* [Text for analysis]
+===+

• For the Breast of Us

    BADDIE BLOGS

    Our mission is to empower women of color affected by breast cancer to make the rest of their lives the best of their lives through education, advocacy and community.

My Scars Tell My Story

I slowly undress my clothes. Taking off my shirt, I intensely watch it fall to the ground and so do my bright, hazel eyes. I am unable to lift them up to check out my new body. Shame, sadness, anger, disappointment, and discomfort are just some of the feelings that take over my mind. My thoughts are racing. The negativity pouring in:

“How can I recognize my naked self when I don’t recognize myself with clothing?”

“I am deformed.”

“I am as flat as a pancake.”

“Ray won’t find me attractive anymore.”

“I am scarred.”

Keeping my eyes lowered, I walk into the shower. I pour my soap on my washcloth and as I bring it to my skin as the tears begin to fall. I don’t feel the same. My skin under my right armpit tingles to the touch.

I am not the same.

There is a cut where my right breast used to be.

I am flat and scarred.

A long surgical line has taken the place of my right breast.

Whose body is this?

It is not me.

I scream.

I cry.

I cuss at God because this body is not me.

+===+

* [Problem requirements]
Answer these questions about the "My Scars Tell My Story" page above:
(a) What three things does the mission statement name as its means of empowering women of color?
(b) What color are the writer's eyes?
(c) What part of the writer's skin tingles to the touch in the shower?

* [Extracted data]
+===+

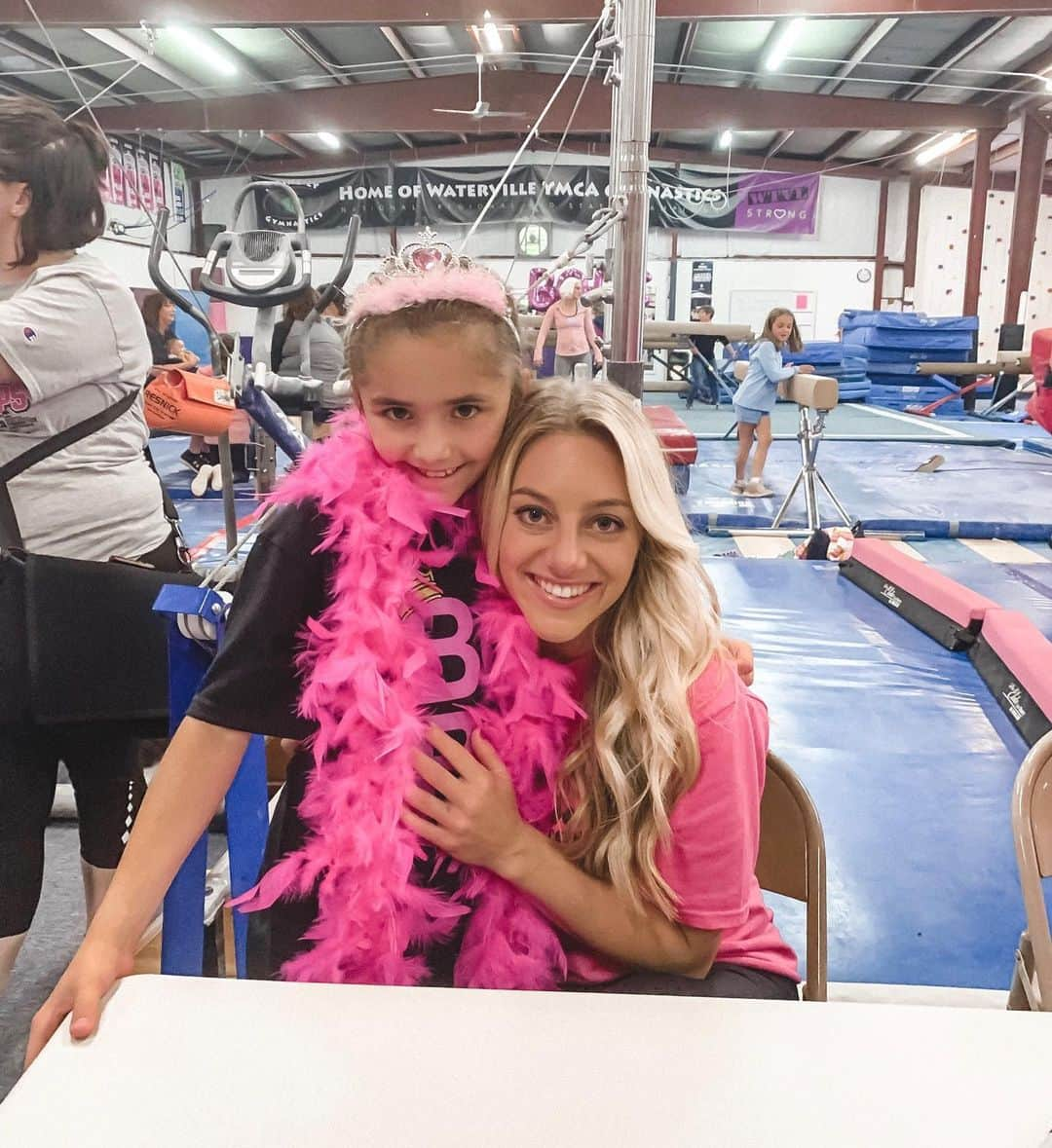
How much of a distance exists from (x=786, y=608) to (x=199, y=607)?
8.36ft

+===+

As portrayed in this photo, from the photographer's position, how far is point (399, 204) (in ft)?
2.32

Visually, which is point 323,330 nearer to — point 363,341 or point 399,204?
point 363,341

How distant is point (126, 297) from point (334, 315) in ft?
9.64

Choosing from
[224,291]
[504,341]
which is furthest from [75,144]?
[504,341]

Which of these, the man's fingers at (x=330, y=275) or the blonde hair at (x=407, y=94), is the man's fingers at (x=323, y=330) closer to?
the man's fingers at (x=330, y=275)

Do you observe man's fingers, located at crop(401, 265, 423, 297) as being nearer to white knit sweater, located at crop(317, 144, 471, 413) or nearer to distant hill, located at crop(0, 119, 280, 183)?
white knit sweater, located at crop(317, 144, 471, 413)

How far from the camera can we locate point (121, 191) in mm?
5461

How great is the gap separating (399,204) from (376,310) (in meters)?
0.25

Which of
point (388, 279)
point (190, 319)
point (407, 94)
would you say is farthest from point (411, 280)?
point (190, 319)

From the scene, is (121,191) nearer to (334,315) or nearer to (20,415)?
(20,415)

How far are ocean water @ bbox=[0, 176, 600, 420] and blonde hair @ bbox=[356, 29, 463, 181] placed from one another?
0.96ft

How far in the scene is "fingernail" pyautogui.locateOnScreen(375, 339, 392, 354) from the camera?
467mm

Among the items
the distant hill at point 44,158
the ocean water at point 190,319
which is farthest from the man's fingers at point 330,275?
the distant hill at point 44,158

+===+

* [Output]
(a) Education, advocacy and community.
(b) Bright hazel.
(c) The skin under the right armpit.